While using Mercurial if I want to change the current working copy with a specific revision I just do:
$> hg revert good_revision
$> hg commit -m "Now I'm in the good revision"
Then I can see that all my files are int the good_revision state and can start working on it.
So far on fossil I can do a revert but only on specific files, not the entire repository, and update or checkout don't seem to work as I would expect.
How can fossil revert my entire repository to a certain revision?
I'm not sure I quite follow but I think what you want is to be able to create a "multiple heads on one branch" sutuation in Fossil.

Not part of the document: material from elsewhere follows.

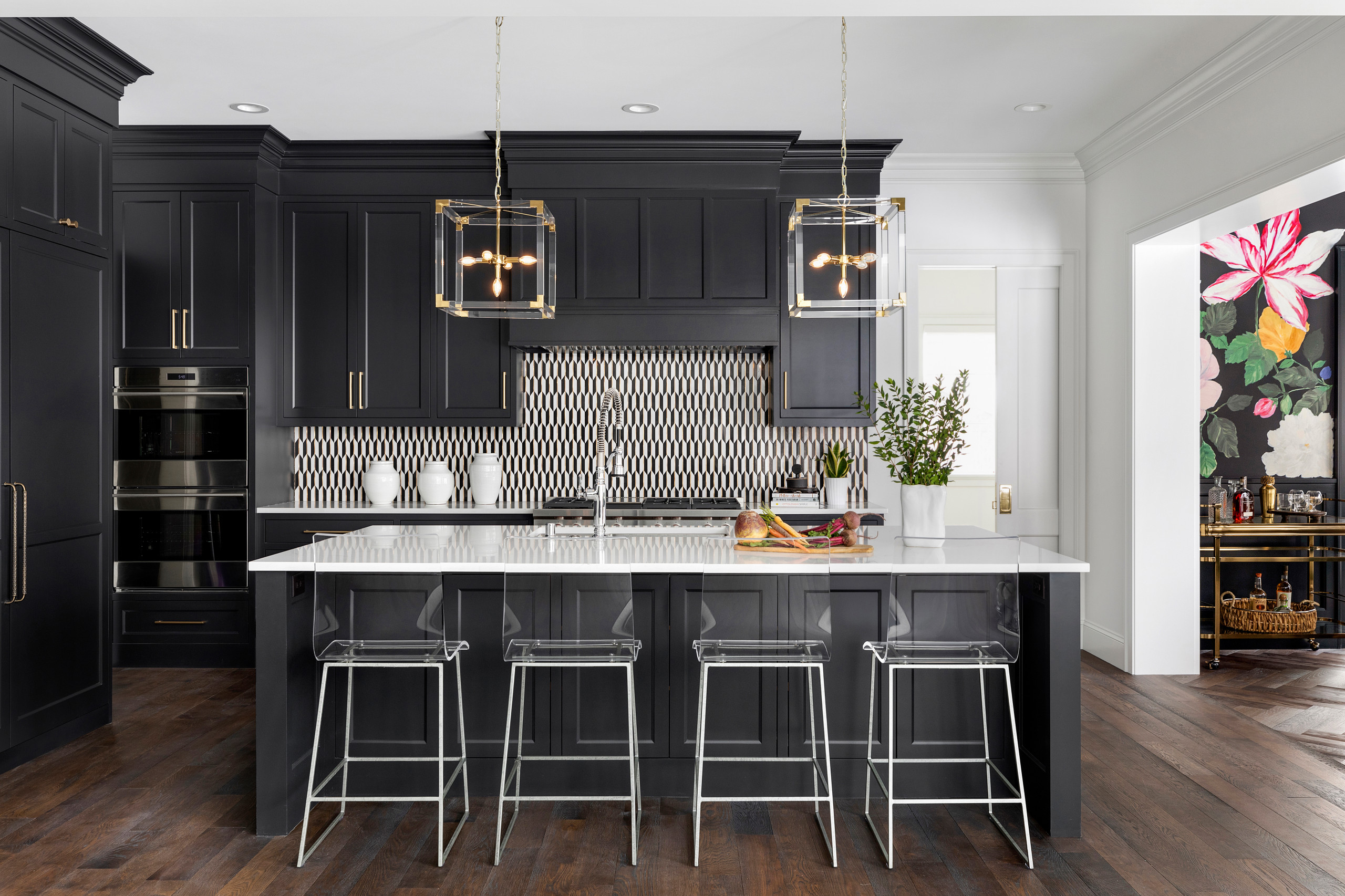 75 Beautiful Dark Wood Floor Kitchen With Black Cabinets Pictures Ideas August 2021 Houzz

If yes, then Fossil does support this, just it calls branch's heads "leaves", and this process is called "forking".
To do that, you
fossil update good_revision
and then
fossil commit --allow-fork
You may now spawn fossil ui
, navigate to your branch and see it having two leaves.
You now may close the then-current leaf.
Note that, while supported, this does not appear to be a recommended practice. Instead, Fossil recommends a rather peculiar approach for throwing away changes:
Rename the branch at the "bad" leaf to "mistake" (or create that branch if it doesn't yet exist). By doing this you effectively "mark" the resulting subleaf as a mistake.
Note that the name "mistake" name is just a convention; this branch does not exist in a freshly created repository.
Close the "bad" leaf.
Return to the last-good state using fossil update
, continue hacking.
Since that "last-good" commit still inherits the branch tag of its parent commit, the next commit you record will also inherit it and won't be on the branch "mistake".